Ariel's thesis is on 19th-century thought experiments but her obsession is the work of Thomas Lumas, an obscure Victorian novelist. His final, extremely rare work, The End of Mr. Y, is said to curse all who read it. Finish it and it finishes you. When Ariel finds a copy in a second-hand store she discovers that it holds the key to entering the Troposphere, a gateway into the minds and histories of other people (or animals).

That Ariel will try it out is inevitable, the results are not. What starts as a very English take on The Shadow of the Wind suddenly revs up a gear into the realm of The Matrix. Along the way we are treated to discourses on Derrida's deconstructionism, a theological romance, horny mice and sinister mind police.

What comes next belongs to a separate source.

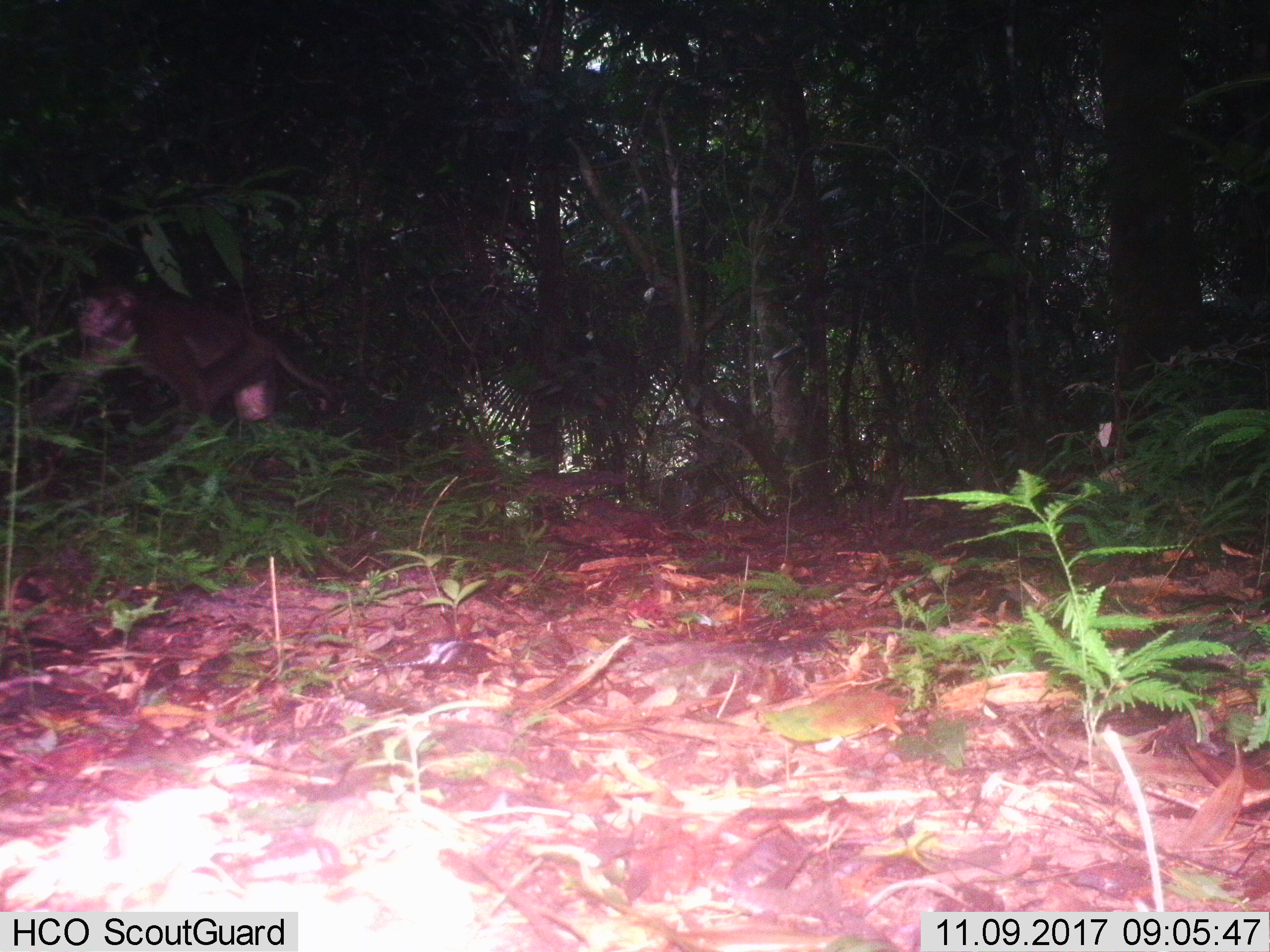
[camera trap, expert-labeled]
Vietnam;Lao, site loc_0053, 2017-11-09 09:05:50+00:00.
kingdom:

In addition to un-spooling a breakneck plot, Thomas takes the reader down a dizzying array of literary, historical and psychological avenues. Extracts from Lumas's opus allow for a pastiche of period prose to rival that of Michel Faber, steeped in the doom-laden atmospherics of Conan-Doyle and Poe. There are also some wonderful reminders of that singularly Victorian infatuation for all things spectral; their need to capture the "ether" the way Pitt-Rivers pinned down the world's beetles and butterflies.

As with her previous novel, PopCo, Thomas shows she is equally savvy with contemporary preoccupations. "I get claustrophobic in big cities," admits Ariel, "overwhelmed by all that desire in one small place, all those people trying to suck things into themselves: sandwiches, cola, sushi, brand labels, goods, goods, goods." Her signature sassy sexiness is summed up in an amusing line of biblio-porn: "I try not to get too absorbed with touching their wide green spines, then opening them and running my fingers over the thick, pulp rag paper that still seems to contain tiny bits of tree."

However, it is in her exploration of relativity and reality that Thomas is really daring. She neatly marries these difficult themes into an engaging story. We're just a molecular iPod shuffle away from being a pigeon or a pin. Ariel's Tropospherical adventures play out like she's a laptop switching to wireless in search of a cerebral account to tap into. It's a funny, thought-provoking setup and makes for a phantasmagorical novel Lumas himself would be proud of.